C++ – Implementing copy-on-write

cdesign

I have a rather large class that contains a number of related member variables. These member variables can be grouped into related sections. We've noticed that the pattern of use of the class is to make a copy of an existing instance, change only a few of the member variables, and then do work with the resulting instance. There are 2 problems we've hit.

Instances of the class are large and often on the stack, so it would be nice to reduce its size
Copying all the member variables is somewhat slow.

So one idea we had was to group related member variables into their own objects. This is just a good idea for making the code easier to understand. But if we did this and had each of these objects be merely a shared pointer to an existing instance, it would reduce the size of the main class as several member variables would be replaced with a single shared pointer. It would also speed up copying, as the copy would just be creating a new shared pointer pointing to the existing instance.

The problem is that now whenever we have to write to anything in one of these shared objects, we need to make a copy of it on first write. (And we need to check on every write whether it needs to be copied or not.) We don't write very often, so I don't think it will be a performance hit. But implementing this seems problematic.
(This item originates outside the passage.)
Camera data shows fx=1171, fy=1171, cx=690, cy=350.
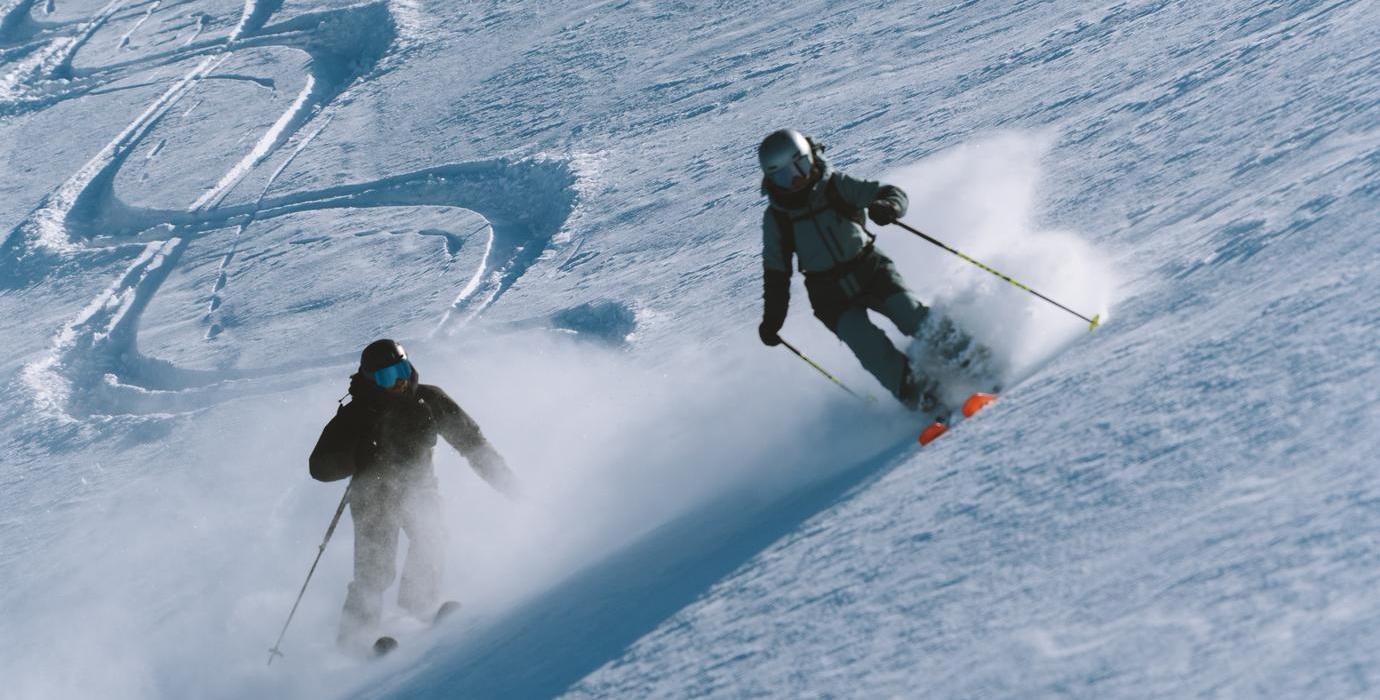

Is there a way to make a class be copy-on-write when one of its member variables needs to be changed? The class itself is written in C++, though I could also use C or Objective-C to implement this. I don't want to have to manually write the check of the shared pointer's reference count in every setter, for example. Is there any way to avoid that?

Best Answer

C++ does not have built-in copy on write semantics. You can implement such semantics with a smart pointer class, or can choose a design-level approach that makes copies unnecessary, e.g. by using the decorator pattern. However, you may find that these optimizations are not worth their effort.

Copy on Write Smart Pointer

The idea is that your members are stored in a smart pointer that manages their ownership. When the smart pointer is copied, it will not copy the managed object. However, once write-access is required, a copy is made.

This is not entirely trivial to get right, especially if there may be other pointers into the managed object. Some CoW implementations trigger only when a copy wants to write to the object, other implementations also perform a copy when the original owner writes to the (shared) object.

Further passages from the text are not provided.